◆ **Passage provided**:
REPLACE ~ in this guide with the actual path ! Not all params are expanded by the service.

CHANGE THE ~/hbase-1.1.2/conf/hbase-site.xml and add this in the section
<property>
<name>hbase.rootdir</name>
<value>file:///your/user/home/hbase-rootdir/hbase</value>
</property>

Otherwise you’ll probably loose your data at a reboot since the default is in /tmp and it will be cleaned.

env COMPRESSION=NONE HBASE_HOME=~/hbase-1.1.2 ~/opentsdb-2.1.1/create_table.sh
mkdir ~/opentsdb-tmp

Start Everything Up


# Run everything as a different user, NOT ROOT !!!!

◆ **Stated exercise**: Using the HBase and OpenTSDB setup notes, list every distinct path that begins with "~/".

◆ **Material provided**:
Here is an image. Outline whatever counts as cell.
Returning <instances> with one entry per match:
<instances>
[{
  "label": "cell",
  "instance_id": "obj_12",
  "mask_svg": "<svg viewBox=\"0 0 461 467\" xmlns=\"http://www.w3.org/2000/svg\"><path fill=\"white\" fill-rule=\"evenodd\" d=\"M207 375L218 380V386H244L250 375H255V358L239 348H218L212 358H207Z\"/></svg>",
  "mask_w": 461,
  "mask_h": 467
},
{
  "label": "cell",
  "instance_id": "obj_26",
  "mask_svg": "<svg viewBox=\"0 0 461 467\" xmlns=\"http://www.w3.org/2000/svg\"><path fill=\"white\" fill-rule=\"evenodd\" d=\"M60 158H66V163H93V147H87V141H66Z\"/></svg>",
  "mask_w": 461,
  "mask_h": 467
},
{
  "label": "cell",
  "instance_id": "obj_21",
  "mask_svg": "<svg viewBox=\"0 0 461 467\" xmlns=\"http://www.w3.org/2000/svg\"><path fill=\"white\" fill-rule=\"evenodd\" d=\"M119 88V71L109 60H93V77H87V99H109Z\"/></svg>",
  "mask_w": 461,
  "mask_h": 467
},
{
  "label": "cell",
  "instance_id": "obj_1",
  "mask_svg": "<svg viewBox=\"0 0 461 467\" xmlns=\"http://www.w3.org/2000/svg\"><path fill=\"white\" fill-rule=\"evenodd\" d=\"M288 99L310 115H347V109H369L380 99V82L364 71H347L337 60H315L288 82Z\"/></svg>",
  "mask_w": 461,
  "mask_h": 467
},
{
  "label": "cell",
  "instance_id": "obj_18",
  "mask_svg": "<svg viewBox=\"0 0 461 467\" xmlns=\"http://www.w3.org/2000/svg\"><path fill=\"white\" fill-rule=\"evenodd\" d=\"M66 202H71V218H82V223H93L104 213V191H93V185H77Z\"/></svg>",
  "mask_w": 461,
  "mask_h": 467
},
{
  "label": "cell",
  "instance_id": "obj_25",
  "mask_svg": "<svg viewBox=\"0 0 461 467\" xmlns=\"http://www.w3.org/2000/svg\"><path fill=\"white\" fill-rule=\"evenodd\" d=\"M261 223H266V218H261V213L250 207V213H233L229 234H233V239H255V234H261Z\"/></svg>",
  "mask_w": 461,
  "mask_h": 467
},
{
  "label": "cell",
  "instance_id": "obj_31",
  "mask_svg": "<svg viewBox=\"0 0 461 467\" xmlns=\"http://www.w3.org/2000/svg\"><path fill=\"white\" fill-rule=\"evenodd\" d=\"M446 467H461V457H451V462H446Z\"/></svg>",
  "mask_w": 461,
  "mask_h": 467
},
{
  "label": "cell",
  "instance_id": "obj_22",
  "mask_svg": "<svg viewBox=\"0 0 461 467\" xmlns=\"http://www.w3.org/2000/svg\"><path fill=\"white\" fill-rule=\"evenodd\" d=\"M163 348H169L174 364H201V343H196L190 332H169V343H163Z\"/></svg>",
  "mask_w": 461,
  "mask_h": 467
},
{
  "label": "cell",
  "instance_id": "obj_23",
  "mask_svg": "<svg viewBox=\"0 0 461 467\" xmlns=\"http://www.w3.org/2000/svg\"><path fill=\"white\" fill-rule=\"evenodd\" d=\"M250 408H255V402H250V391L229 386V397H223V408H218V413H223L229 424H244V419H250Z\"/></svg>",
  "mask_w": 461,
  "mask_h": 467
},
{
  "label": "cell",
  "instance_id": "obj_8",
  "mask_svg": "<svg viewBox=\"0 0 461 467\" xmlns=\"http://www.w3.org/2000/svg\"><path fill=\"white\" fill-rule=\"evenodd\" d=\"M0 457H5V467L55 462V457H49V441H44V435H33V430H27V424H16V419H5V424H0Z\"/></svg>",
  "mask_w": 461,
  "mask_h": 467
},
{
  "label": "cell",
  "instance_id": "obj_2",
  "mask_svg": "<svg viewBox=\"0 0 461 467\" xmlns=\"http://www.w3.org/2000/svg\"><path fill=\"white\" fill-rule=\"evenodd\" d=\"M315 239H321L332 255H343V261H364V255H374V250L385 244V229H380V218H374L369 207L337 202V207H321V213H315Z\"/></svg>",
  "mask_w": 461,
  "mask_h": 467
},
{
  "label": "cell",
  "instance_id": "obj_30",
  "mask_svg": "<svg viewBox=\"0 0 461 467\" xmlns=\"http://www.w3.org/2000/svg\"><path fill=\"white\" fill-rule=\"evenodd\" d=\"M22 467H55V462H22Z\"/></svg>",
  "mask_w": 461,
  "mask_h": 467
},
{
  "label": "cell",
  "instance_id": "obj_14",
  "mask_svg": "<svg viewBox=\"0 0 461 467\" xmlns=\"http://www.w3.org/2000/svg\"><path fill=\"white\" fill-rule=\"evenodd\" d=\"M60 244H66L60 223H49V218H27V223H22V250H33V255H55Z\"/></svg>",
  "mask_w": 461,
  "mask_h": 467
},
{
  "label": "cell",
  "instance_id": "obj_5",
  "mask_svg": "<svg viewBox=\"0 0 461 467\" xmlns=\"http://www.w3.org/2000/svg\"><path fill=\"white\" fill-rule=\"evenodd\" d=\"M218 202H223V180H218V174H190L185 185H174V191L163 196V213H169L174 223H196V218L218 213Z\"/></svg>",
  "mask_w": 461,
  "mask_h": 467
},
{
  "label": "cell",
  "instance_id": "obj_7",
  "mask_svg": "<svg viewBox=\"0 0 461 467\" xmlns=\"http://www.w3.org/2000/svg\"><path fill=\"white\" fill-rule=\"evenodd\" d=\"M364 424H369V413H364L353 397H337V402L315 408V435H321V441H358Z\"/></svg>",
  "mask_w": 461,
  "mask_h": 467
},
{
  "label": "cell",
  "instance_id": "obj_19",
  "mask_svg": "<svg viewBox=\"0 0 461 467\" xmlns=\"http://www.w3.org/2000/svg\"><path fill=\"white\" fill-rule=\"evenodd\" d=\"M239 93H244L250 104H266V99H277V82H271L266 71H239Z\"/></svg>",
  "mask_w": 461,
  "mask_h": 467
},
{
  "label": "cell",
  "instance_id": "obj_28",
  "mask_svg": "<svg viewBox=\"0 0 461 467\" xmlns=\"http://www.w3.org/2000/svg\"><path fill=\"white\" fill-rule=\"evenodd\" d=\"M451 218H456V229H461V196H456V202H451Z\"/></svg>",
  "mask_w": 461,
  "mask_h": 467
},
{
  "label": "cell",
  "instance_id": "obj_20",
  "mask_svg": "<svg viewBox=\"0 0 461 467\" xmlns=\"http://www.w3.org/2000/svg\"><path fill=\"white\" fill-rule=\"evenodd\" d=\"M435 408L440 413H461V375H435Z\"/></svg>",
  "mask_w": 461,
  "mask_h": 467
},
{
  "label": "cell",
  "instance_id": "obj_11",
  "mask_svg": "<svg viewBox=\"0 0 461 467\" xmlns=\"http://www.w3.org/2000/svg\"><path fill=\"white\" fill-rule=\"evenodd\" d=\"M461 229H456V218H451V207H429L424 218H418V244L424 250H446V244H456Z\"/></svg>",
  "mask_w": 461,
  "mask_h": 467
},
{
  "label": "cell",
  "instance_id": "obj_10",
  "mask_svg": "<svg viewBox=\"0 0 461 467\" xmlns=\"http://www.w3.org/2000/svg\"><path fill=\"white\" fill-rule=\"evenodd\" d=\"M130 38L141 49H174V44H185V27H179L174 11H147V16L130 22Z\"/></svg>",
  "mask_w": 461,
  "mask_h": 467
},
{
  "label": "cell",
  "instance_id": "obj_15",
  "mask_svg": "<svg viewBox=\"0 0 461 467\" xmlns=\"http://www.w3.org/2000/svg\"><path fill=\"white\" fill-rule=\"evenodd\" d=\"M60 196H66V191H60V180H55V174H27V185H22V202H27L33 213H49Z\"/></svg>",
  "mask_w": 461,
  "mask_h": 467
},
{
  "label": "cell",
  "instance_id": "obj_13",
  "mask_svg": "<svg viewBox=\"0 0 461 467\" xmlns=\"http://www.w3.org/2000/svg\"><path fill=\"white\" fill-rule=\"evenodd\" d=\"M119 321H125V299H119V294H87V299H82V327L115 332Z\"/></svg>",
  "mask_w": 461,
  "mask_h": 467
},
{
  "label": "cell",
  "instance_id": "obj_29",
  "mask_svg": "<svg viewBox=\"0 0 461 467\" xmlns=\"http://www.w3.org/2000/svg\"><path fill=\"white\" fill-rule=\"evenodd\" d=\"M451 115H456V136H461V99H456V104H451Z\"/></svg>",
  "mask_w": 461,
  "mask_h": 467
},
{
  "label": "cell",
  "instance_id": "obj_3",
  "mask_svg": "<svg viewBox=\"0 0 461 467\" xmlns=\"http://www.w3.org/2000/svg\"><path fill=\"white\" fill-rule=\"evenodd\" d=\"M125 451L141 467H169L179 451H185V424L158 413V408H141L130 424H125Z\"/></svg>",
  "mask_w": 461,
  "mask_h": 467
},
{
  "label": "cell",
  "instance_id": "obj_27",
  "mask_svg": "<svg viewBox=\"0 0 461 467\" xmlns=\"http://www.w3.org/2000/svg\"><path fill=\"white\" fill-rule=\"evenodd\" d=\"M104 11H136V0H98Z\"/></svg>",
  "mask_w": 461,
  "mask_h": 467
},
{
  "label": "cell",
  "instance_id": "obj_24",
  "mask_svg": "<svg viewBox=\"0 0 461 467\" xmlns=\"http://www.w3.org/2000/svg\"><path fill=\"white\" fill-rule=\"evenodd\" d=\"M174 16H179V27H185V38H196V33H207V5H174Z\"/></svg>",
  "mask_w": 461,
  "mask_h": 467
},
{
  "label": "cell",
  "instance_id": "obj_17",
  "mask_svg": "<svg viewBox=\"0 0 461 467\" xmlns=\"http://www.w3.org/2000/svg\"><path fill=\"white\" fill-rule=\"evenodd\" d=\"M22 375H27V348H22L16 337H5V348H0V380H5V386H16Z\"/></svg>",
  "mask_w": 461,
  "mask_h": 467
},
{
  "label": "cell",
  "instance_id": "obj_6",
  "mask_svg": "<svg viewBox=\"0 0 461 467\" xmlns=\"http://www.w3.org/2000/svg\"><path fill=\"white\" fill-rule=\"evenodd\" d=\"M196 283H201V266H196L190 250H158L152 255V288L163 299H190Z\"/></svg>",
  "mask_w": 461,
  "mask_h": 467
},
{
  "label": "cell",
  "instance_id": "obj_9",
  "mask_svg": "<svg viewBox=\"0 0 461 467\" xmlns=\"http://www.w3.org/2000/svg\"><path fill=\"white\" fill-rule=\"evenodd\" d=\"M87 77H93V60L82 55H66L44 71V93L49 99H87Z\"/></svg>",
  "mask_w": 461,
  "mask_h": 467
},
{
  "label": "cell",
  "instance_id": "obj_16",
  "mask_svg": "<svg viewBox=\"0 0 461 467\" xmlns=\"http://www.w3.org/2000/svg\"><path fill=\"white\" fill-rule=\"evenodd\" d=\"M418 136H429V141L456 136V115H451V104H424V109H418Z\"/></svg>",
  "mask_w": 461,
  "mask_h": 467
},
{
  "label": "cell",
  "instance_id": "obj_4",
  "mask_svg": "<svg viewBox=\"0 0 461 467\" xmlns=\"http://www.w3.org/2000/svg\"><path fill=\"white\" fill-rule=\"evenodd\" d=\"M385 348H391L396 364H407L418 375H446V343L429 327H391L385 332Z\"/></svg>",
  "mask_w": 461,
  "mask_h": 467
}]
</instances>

◆ **Answer to the exercise**:
- ~/hbase-1.1.2/conf/hbase-site.xml
- ~/hbase-1.1.2
- ~/opentsdb-2.1.1/create_table.sh
- ~/opentsdb-tmp